## Start Material for this task

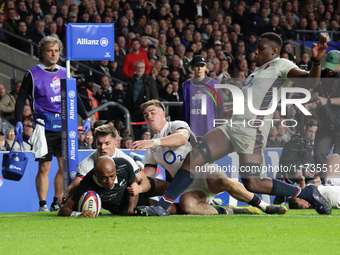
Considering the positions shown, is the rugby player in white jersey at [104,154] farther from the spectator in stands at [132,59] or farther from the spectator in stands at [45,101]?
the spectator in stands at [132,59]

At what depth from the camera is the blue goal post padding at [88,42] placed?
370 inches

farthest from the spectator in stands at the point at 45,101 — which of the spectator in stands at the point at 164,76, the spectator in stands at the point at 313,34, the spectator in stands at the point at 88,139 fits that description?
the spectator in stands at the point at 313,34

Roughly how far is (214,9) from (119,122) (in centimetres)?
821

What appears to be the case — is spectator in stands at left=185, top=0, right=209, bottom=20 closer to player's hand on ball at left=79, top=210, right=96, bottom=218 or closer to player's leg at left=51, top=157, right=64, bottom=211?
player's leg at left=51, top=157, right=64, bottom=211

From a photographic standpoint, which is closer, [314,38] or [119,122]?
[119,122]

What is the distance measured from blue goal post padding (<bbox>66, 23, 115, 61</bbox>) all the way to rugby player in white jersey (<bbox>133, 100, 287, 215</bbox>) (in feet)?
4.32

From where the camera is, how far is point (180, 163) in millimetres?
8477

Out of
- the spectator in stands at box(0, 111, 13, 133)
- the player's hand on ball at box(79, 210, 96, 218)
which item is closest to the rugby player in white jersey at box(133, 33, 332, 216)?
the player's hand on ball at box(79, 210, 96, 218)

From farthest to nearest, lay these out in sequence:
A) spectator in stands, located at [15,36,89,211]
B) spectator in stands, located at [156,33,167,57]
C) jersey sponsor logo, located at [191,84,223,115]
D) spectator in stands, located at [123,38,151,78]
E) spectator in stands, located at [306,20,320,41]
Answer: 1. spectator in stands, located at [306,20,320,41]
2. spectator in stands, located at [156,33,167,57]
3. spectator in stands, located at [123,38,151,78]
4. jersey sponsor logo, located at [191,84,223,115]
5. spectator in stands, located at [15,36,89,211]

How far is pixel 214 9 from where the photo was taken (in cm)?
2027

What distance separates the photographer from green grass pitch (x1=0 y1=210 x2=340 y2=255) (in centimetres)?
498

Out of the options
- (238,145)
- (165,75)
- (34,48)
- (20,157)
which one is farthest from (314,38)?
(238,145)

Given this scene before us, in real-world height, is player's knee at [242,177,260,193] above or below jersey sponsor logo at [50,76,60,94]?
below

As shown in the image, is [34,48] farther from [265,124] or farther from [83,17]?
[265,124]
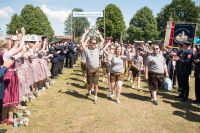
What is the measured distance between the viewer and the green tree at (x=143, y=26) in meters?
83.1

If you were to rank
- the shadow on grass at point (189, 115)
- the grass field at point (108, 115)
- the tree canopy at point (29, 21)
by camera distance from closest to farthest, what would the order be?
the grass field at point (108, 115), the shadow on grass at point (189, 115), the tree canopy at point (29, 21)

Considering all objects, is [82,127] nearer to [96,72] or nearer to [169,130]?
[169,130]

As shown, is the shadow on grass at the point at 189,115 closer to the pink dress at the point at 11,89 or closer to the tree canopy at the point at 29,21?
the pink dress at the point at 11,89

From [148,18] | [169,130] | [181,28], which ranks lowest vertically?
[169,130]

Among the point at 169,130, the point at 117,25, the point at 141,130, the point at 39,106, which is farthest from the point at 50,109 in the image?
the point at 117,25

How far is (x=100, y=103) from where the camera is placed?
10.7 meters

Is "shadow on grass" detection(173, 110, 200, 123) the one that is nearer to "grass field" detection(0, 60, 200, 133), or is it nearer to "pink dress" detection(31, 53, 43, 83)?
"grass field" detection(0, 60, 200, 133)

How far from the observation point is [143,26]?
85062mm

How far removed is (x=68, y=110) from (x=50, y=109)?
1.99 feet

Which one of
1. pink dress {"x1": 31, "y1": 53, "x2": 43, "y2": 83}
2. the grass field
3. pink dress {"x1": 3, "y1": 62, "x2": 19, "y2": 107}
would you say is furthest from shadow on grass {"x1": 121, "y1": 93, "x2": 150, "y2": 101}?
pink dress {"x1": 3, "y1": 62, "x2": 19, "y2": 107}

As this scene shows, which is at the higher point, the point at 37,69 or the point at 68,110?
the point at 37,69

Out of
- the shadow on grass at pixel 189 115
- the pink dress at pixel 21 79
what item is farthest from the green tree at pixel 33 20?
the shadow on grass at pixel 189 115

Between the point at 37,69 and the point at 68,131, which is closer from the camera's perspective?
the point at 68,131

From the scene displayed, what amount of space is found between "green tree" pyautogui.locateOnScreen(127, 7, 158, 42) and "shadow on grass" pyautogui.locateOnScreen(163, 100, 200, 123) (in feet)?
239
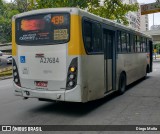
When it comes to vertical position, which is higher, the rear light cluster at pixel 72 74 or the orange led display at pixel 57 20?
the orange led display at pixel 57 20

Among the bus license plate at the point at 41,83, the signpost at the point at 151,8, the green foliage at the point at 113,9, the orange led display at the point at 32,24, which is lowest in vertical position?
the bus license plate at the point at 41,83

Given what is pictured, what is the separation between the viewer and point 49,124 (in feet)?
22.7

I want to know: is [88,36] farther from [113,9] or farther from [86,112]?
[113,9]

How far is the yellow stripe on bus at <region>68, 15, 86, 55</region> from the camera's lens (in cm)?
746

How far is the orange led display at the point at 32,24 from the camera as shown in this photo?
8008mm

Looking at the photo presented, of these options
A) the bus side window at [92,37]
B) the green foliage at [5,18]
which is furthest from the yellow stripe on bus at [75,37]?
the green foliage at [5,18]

## End Material for this task
## Start Material for this task

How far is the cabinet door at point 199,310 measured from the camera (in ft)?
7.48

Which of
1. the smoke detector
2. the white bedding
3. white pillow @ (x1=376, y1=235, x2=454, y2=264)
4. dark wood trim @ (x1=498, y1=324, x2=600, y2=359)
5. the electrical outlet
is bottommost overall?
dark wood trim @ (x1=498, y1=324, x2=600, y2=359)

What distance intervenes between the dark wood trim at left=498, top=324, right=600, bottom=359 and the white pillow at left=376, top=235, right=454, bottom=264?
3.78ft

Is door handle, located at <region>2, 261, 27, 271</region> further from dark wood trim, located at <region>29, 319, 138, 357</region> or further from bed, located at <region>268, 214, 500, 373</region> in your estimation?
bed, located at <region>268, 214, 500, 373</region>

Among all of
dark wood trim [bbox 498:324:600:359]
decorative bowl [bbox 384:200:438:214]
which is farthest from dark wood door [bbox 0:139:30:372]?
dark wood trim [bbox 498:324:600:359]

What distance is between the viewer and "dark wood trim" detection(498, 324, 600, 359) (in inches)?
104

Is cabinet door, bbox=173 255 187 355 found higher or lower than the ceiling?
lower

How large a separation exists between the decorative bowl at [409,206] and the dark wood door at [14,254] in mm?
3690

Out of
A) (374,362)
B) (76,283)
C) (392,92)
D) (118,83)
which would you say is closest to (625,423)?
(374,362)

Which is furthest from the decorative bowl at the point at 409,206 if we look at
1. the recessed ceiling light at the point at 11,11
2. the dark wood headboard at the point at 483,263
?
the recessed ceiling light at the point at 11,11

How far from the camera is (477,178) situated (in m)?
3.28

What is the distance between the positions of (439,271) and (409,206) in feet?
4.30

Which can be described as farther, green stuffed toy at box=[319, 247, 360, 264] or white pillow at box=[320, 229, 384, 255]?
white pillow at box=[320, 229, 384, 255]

## End Material for this task
## Start Material for this task

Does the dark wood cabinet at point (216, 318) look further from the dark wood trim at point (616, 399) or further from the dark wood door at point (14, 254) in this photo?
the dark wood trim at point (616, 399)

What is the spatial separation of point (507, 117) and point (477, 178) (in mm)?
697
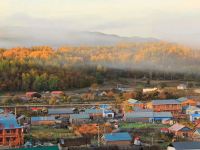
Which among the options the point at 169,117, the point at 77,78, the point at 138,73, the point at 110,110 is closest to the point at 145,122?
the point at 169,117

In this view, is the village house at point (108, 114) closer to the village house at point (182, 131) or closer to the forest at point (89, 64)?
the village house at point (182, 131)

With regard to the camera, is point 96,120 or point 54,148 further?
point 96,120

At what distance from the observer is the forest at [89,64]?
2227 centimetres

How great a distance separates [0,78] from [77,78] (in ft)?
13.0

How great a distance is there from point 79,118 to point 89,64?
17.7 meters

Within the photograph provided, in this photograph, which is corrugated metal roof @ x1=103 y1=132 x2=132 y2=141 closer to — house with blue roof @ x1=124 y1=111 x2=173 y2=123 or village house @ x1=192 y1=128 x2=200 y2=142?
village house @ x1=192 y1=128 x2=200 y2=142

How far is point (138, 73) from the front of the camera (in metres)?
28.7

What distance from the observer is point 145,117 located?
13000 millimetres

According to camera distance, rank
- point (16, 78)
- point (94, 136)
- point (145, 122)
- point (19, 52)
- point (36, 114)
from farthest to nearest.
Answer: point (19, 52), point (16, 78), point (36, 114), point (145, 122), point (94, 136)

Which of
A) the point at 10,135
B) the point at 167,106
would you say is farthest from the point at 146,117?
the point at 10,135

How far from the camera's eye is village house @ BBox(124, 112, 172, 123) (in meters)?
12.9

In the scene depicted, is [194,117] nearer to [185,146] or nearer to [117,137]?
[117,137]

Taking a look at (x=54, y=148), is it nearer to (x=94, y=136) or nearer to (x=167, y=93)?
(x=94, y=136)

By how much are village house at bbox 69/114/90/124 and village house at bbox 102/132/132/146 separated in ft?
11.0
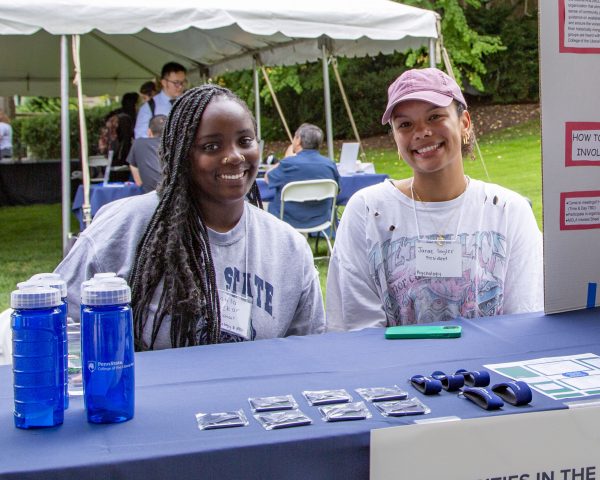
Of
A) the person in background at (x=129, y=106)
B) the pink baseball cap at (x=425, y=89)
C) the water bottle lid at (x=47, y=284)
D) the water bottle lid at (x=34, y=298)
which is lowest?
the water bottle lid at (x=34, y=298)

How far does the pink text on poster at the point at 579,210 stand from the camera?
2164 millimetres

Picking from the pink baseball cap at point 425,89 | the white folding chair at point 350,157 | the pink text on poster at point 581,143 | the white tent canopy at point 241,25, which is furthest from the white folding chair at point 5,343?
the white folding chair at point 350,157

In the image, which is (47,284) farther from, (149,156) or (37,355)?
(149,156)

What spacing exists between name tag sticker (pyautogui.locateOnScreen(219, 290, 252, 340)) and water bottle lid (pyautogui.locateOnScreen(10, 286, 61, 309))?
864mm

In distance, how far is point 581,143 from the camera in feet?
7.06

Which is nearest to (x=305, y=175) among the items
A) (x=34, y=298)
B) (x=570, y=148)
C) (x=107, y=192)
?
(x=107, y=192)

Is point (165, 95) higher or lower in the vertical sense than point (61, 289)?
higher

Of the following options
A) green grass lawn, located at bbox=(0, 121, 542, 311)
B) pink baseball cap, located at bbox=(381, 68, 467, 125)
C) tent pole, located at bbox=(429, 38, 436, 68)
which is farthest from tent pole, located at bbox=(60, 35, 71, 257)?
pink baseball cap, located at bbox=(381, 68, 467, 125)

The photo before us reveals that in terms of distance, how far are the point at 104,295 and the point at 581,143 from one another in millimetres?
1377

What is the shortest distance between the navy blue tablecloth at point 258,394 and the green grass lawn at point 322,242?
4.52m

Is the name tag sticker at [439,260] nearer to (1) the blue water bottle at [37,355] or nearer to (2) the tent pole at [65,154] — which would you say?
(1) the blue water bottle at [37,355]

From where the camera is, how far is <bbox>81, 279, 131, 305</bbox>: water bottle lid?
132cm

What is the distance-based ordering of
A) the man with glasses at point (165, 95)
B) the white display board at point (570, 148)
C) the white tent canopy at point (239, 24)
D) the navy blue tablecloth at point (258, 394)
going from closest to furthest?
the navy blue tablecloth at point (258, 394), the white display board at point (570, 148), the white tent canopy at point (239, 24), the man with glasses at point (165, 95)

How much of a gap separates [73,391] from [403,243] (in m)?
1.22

## End Material for this task

Count the lines in the items above that contain the word "these", treating uppercase and lowercase as different. Reply with the number alone.

2